Collusions And Cartels

Cards (27)

  • What is collusion in the context of firms?
    Collusion is when firms work together.
  • What types of agreements might firms reach in collusion?
    Agreements on prices, quotas, and market allocation.
  • What are the two types of collusion?
    Tacit and overt/open collusion.
  • Why are many forms of open collusion illegal in the UK and EU?
    They violate Competition Law.
  • What is the most famous cartel mentioned in the material?
    OPEC (Organisation of Petroleum Exporting Countries).
  • What makes tacit collusion difficult to prove?
    There is usually no formal agreement in place.
  • What conditions make collusion more likely to succeed?
    Few firms, similar production methods, and stable markets.
  • What role do barriers to entry play in collusion?
    They reduce fear of disruption from new entrants.
  • What happens if individual producers cheat in a cartel?
    It can lead to excess supply and price drops.
  • Why is it important for all major producers to be members of a cartel?
    To act as a monopolist and succeed.
  • How does the CMA's approach to fines affect collusion?

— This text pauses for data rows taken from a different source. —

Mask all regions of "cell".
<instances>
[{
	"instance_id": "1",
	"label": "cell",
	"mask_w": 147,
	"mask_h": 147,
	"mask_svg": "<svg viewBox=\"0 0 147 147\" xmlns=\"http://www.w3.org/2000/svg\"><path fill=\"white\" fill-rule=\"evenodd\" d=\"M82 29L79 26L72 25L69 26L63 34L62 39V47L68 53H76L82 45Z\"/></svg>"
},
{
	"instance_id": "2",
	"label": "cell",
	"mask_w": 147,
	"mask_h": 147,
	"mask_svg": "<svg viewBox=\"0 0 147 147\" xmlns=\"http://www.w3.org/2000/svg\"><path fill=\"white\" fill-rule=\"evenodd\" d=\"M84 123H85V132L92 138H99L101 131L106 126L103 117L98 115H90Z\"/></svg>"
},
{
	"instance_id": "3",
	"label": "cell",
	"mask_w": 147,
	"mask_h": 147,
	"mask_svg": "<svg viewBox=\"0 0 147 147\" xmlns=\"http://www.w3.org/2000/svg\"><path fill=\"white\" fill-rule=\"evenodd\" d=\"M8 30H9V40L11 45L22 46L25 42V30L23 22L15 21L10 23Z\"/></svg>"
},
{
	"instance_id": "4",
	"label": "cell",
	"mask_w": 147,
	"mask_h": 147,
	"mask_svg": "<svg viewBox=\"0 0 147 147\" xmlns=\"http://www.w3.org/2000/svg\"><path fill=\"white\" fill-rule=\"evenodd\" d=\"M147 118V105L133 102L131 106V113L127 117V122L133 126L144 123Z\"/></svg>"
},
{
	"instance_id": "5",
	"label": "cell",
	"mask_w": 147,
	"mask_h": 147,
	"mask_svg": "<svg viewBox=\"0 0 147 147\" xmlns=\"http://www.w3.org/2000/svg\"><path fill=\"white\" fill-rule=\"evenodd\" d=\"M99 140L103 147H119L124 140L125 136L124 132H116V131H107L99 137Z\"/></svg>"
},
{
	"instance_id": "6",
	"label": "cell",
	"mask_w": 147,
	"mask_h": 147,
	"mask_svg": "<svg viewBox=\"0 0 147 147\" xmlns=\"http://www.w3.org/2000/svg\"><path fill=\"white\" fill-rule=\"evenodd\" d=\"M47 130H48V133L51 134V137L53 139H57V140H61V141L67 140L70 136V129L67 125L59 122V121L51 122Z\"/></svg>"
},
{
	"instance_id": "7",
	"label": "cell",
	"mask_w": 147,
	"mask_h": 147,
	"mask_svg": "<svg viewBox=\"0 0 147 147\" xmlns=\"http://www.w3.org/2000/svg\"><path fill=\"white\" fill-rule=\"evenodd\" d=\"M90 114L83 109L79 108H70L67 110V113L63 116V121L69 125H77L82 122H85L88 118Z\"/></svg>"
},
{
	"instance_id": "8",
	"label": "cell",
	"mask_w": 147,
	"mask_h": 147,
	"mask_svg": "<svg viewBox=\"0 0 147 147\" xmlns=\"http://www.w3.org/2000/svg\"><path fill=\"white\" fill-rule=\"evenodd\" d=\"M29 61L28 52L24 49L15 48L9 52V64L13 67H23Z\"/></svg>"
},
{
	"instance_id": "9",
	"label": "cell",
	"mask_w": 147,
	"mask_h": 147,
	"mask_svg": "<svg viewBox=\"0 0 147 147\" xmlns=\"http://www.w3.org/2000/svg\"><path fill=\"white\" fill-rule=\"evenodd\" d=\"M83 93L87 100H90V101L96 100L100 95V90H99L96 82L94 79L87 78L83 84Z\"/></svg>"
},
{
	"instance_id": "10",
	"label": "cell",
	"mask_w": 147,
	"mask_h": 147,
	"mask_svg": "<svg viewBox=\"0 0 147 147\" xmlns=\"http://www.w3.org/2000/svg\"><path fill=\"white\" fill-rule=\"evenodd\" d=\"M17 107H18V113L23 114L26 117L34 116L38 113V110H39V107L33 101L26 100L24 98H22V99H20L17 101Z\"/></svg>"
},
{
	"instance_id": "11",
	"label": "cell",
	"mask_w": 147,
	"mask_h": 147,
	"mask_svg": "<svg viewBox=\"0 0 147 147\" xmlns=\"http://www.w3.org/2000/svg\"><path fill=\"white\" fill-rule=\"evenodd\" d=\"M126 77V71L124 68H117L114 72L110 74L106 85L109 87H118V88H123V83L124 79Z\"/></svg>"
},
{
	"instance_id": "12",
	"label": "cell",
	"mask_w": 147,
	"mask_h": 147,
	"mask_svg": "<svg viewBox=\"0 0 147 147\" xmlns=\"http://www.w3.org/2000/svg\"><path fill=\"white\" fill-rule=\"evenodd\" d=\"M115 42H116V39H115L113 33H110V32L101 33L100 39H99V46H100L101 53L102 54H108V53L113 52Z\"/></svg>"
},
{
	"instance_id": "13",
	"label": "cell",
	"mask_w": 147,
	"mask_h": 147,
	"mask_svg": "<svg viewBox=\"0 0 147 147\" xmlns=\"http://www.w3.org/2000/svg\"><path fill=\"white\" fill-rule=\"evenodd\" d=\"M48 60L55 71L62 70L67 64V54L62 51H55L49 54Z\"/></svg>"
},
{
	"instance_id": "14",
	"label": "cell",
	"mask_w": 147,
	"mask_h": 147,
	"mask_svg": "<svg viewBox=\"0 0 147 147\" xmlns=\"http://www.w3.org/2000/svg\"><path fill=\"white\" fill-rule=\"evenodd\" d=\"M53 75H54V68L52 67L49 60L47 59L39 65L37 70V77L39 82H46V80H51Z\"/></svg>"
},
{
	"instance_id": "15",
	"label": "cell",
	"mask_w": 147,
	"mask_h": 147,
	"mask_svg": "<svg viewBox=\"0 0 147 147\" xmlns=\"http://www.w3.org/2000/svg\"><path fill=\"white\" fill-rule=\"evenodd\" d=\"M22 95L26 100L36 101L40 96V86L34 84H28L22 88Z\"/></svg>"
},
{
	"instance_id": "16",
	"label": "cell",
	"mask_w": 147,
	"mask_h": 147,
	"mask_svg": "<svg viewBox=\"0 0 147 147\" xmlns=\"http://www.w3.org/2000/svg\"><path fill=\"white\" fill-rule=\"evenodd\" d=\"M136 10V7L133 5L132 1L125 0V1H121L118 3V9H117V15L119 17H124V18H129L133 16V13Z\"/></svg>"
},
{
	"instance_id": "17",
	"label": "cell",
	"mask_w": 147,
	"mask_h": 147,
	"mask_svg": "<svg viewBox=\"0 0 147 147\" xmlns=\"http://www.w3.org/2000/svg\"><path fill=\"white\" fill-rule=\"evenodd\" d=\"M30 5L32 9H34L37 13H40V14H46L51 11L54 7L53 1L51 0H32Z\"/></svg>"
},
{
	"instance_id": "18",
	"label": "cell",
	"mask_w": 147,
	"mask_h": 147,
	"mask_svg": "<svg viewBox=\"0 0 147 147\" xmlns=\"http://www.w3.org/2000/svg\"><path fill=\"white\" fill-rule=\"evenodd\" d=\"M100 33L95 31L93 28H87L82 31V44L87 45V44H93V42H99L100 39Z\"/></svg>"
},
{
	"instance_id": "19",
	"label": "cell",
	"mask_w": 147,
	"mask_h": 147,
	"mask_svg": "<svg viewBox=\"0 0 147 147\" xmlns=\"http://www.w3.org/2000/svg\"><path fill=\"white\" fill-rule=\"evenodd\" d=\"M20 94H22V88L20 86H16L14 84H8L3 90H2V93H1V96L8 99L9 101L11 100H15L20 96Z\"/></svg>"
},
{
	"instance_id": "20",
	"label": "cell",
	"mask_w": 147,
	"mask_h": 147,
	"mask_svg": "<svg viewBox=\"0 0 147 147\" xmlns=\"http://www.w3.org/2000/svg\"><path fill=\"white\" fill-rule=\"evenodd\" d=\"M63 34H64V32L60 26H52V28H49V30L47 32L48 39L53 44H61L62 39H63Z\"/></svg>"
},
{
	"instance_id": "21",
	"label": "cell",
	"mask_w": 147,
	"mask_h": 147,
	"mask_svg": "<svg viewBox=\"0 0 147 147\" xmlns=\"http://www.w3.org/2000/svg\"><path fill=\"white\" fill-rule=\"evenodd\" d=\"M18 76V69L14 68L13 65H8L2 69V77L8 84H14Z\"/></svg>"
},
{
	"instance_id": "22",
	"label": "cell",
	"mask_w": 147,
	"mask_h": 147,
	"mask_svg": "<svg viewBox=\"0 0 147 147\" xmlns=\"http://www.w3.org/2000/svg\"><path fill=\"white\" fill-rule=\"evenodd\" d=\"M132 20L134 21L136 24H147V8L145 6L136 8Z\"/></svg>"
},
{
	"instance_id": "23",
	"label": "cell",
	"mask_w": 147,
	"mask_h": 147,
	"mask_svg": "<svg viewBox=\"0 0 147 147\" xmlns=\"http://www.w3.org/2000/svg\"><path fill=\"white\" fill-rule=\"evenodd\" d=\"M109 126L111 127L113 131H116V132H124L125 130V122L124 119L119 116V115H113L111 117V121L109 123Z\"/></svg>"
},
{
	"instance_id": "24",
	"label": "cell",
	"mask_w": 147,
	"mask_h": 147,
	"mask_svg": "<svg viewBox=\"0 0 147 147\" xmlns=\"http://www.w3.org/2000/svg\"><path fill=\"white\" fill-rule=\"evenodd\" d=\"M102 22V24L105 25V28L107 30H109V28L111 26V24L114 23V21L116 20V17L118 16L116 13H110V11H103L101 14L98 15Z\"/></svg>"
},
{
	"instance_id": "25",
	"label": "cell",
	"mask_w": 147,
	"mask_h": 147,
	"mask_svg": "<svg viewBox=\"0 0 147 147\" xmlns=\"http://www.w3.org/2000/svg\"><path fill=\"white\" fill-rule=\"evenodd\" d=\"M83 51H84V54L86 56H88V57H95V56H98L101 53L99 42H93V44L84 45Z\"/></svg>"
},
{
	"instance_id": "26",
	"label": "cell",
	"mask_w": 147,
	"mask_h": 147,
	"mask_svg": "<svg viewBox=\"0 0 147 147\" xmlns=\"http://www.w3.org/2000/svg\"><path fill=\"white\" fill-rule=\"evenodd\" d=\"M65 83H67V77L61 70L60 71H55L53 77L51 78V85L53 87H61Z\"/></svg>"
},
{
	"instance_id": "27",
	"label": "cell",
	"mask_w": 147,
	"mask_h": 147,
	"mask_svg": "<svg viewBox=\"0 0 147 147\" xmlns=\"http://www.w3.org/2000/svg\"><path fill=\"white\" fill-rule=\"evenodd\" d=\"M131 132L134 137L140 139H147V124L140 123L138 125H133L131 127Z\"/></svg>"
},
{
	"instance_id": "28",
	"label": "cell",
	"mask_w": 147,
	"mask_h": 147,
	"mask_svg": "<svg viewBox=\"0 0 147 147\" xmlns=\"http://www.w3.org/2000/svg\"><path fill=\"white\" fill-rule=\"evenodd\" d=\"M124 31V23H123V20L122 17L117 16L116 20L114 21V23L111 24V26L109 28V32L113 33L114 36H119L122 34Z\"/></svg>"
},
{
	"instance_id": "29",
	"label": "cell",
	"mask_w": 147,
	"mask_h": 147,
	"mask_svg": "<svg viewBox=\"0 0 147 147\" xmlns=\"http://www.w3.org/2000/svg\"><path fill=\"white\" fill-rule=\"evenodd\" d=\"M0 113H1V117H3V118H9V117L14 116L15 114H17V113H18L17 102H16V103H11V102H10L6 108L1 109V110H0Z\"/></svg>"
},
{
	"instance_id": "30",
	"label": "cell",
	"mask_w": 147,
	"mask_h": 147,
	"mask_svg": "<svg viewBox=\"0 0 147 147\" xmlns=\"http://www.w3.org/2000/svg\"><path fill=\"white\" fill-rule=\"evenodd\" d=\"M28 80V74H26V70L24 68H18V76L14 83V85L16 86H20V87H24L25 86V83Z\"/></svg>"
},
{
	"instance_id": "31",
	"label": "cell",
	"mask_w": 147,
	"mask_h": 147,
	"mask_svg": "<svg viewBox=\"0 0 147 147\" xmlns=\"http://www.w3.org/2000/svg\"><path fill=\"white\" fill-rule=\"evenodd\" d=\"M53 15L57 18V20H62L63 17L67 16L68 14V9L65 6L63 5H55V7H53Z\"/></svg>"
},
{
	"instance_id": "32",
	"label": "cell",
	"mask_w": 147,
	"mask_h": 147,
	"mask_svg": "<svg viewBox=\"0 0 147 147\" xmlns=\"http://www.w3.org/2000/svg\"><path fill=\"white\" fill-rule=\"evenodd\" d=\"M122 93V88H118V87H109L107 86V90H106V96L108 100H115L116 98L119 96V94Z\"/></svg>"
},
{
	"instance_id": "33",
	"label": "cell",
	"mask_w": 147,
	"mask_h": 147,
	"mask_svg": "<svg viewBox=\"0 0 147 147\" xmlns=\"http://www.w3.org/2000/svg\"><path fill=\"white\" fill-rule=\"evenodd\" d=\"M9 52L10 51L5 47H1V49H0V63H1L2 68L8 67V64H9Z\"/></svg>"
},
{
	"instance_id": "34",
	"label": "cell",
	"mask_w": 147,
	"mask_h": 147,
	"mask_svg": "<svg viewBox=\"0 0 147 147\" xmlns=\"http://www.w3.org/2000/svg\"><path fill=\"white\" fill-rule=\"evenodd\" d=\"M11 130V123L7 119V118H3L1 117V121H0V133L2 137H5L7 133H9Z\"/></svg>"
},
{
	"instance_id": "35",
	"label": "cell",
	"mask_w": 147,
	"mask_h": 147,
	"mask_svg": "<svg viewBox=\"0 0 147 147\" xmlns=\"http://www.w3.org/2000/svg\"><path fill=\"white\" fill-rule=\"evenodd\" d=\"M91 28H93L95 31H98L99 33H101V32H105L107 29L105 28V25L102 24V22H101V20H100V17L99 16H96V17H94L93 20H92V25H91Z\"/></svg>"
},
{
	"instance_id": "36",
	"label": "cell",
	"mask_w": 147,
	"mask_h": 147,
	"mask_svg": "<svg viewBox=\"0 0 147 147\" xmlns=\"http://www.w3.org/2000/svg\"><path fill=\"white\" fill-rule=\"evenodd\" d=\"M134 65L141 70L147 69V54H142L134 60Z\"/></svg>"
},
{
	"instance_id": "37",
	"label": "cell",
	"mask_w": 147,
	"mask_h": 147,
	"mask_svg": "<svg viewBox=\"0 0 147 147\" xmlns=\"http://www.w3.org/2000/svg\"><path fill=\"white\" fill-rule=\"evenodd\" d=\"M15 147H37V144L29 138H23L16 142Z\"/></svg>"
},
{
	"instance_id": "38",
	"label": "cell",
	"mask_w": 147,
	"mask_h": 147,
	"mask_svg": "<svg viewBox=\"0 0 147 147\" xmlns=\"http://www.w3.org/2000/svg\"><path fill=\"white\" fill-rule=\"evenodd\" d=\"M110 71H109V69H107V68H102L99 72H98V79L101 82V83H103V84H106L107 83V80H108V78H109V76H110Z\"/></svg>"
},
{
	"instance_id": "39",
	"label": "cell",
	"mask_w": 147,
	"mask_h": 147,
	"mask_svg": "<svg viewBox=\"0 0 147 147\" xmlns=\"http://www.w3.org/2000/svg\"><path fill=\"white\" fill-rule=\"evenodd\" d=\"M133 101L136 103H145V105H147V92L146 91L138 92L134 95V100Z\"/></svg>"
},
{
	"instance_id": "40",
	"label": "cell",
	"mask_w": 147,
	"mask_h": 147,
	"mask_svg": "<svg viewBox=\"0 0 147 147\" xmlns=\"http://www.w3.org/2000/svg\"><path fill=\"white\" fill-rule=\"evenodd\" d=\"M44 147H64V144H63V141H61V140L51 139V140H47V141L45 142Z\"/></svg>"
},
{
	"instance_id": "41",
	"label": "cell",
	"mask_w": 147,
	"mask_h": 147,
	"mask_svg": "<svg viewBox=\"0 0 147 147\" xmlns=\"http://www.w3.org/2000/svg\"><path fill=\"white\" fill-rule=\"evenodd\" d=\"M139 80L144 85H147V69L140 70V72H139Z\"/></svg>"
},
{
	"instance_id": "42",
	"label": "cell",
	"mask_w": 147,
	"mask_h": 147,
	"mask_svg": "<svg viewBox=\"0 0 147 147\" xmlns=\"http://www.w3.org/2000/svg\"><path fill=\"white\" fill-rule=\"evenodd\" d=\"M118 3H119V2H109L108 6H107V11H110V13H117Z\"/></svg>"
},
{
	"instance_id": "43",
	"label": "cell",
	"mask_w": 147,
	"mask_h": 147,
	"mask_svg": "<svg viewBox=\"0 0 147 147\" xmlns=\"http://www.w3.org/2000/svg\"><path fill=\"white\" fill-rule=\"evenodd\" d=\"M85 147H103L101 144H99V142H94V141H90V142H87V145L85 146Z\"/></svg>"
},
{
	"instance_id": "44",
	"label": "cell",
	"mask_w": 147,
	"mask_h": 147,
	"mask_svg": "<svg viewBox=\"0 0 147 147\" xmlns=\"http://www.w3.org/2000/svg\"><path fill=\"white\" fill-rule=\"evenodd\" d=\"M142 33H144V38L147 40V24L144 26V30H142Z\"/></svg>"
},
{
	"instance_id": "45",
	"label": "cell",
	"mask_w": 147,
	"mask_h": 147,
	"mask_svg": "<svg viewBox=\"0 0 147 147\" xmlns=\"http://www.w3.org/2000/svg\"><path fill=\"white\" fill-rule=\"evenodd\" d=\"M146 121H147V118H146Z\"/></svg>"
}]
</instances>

    Low fines may encourage firms to collude.
  • What is tacit collusion?
    Actions that minimize competitive responses without explicit agreements.
  • What is price leadership?
    A situation where a dominant firm sets prices.
  • What is the difference between overt and tacit collusion?
    Overt collusion involves formal agreements; tacit does not.
  • What is price fixing?
    Agreeing to charge the same price to increase revenues.
  • How do cartels share the market?
    By dividing it geographically or demographically.
  • What is bid-rigging?
    Discussing bids to ensure higher prices than competition.
  • What is the temptation for individual oligopolists in a cartel?
    To cheat by cutting prices or increasing output.
  • What happens if all firms in a cartel cheat?
    It leads to excess supply and price collapse.
  • What are the key characteristics of a cartel?
    • Formal collusive behavior among firms
    • Control over market supply and prices
    • Joint profit maximization
    • Market sharing agreements
    • Monitoring of output levels
  • Why might firms in an oligopoly enter collusive behavior?
    To act as a monopoly and stabilize prices.
  • What is the impact of price fixing on consumers?
    It leads to higher prices and lower output.
  • How can collusion benefit consumers in some cases?
    It can lead to stable prices and investment in R&D.
  • What are the potential social benefits of collusion in demerit goods?
    Higher prices may reduce consumption of harmful goods.
  • How does collusion affect advertising costs for firms?
    It reduces the need for large advertising expenditures.
  • What is the argument for oligopolies improving productive efficiency?
    They can cooperate on R&D and reduce costs.
  • What is the role of joint investment in a cartel?
    It decreases production costs and fosters innovation.